TESTO MOSTRATO:
Nel frattempo le spese sono cresciute; del 53 per cento del primo al secondo semestre del 1946; e poiché sono partite da un livello più alto delle entrate da imposte, hanno dato luogo a quella cifra terrorizzante di 610 miliardi di disavanzo per l’esercizio 1946-47 annunziata l’altro giorno dal ministro del Tesoro.

 

 

Se vogliamo salvare la lira, altra via di salvezza non c’è fuori di quella da lui segnata: aumentare il gettito delle imposte e ridurre le spese. Il maggior gettito delle imposte dipende dalla rigorosa e giusta amministrazione e dall’ubbidienza dei contribuenti; la diminuzione delle spese dallo spirito di sacrificio dei cittadini.

 

 

La rinunzia al preteso beneficio del prezzo politico del pane, rinunzia senza riserve e sena eccezioni; la rinunzia a aumenti di salari e di stipendi; la rinunzia a lavori pubblici affrettati e a vuoto; non sono in realtà rinuncia. Sono una scelta consapevole fra questi apparenti vantaggi e la ruina universale che sarebbe effetto dell’annullamento monetario. Il giorno nel quale si paghino imposte sufficienti e ragionevoli e si eliminino tutte le spese nuove e quelle inutili, la fiducia rinasce e il risparmio si forma di nuovo e nuovamente si distribuisce a pro dell’industria privata e della ricostruzione pubblica.

RIGHE DI DATI:
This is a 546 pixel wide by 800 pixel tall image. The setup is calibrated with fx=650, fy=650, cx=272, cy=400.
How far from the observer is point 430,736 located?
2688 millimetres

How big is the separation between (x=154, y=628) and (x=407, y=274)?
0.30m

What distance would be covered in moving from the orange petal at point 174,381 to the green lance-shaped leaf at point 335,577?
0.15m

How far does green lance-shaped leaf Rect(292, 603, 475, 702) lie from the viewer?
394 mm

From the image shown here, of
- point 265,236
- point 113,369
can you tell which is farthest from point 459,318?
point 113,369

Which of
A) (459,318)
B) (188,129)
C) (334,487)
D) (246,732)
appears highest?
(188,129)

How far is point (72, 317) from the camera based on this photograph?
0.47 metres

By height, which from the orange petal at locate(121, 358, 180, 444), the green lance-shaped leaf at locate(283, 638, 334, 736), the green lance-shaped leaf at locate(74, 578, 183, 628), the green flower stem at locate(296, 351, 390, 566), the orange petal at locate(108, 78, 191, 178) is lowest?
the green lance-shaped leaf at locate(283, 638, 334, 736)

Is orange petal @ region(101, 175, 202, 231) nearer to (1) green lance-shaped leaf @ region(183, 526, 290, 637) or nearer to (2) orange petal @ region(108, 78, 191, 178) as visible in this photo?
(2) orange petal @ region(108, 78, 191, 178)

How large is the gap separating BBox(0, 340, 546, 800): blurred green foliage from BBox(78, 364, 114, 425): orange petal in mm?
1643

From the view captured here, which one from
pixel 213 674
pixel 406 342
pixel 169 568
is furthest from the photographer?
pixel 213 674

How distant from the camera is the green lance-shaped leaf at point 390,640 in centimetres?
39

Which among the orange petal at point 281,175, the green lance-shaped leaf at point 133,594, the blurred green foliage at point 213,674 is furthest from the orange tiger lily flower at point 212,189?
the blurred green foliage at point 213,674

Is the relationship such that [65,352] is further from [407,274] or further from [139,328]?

I TUOI COMPITI:
a - Elenca tutte le rinunce che il testo sul disavanzo indica ai cittadini, riportandole con le parole del testo.
b - Per favore, prosegui il testo sul disavanzo a partire dalla sua ultima frase, con qualche frase nello stesso tono.

RISULTATI PER COMPITO:
a -
- la rinunzia al preteso beneficio del prezzo politico del pane
- la rinunzia a aumenti di salari e di stipendi
- la rinunzia a lavori pubblici affrettati e a vuoto

b -
È inutile cianciare di ricostruzione finché non cresca il risparmio nuovo con capitale già formato il quale ha già trovato il suo impiego; e con pezzi di carta non si ricostruisce nulla. Unica fonte di ricostruzione è il risparmio, ossia l’atto volitivo di chi prima lavora e produce e poi decide di non impiegare il frutto del suo lavoro in consumi immediati, bensì in beni strumentali o consumi futuri. Nessuno tuttavia risparmia se non ha fiducia nell’avvenire. Perché risparmiare se le 100 lire risparmiate oggi avranno domani una potenza d’acquisto di 80, di 60 o di 40 lire? Coloro i quali, al principio del 1946, investirono i risparmi in titoli a reddito fisso, durante l’anno furono assoggettati dalla riduzione della potenza d’acquisto della lira a un tributo, che nel tempo stesso è sul patrimonio e sul reddito, non minore del 25 per cento.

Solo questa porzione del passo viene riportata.